### Given data
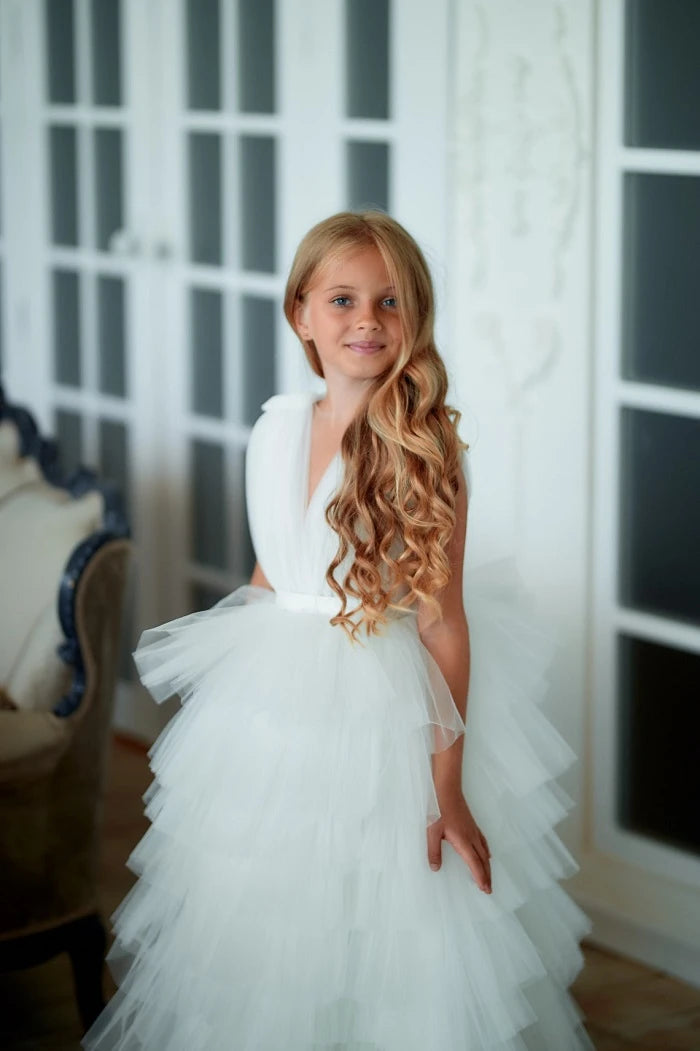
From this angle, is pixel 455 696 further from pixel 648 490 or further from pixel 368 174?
pixel 368 174

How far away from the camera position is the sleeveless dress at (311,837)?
1813mm

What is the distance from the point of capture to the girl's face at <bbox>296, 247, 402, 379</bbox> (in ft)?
6.01

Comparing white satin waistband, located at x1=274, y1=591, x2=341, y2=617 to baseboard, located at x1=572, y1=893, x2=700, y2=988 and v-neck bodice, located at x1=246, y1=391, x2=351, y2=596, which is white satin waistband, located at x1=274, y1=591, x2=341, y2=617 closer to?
v-neck bodice, located at x1=246, y1=391, x2=351, y2=596

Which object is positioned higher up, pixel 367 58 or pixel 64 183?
pixel 367 58

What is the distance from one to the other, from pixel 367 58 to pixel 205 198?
69 cm

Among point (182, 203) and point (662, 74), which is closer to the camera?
point (662, 74)

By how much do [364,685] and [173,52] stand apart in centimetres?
223

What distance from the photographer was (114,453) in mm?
4047

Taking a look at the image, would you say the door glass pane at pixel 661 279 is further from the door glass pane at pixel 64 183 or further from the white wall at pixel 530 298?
the door glass pane at pixel 64 183

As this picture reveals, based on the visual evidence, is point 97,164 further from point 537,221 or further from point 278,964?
point 278,964

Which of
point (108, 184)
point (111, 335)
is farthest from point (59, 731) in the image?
point (108, 184)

### Given instruction
Copy every one of the lines above word for word, without the pictures.

### Exercise answer
From this angle, is pixel 455 696 further from pixel 648 490 or further from pixel 368 174?
pixel 368 174

How far away from the camera position is the sleeveless dress at (311,837)?
1813mm

What is the distance from the point of capture to the girl's face at <bbox>296, 247, 402, 379</bbox> (in ft)?
6.01

Comparing white satin waistband, located at x1=274, y1=591, x2=341, y2=617 to baseboard, located at x1=572, y1=893, x2=700, y2=988 and v-neck bodice, located at x1=246, y1=391, x2=351, y2=596, which is white satin waistband, located at x1=274, y1=591, x2=341, y2=617 closer to?
v-neck bodice, located at x1=246, y1=391, x2=351, y2=596

Which object is positioned higher up, pixel 367 58 or pixel 64 183?
pixel 367 58

What is the distance from one to the other, from pixel 367 58 to pixel 205 198?
69 cm

Among point (182, 203) and point (662, 74), which is closer to the camera?
point (662, 74)

By how much do [364,685] and [173,52] stand apart in centimetres?
223

What distance from the photographer was (114,453) in mm?
4047

Taking a look at the image, would you say the door glass pane at pixel 661 279 is further from the door glass pane at pixel 64 183 or further from the white wall at pixel 530 298?
the door glass pane at pixel 64 183

As this picture reveals, based on the visual evidence, is point 97,164 further from point 537,221 or further from point 278,964?
point 278,964

Which of
point (108, 184)
point (111, 335)
is farthest from point (59, 731) in the image?
point (108, 184)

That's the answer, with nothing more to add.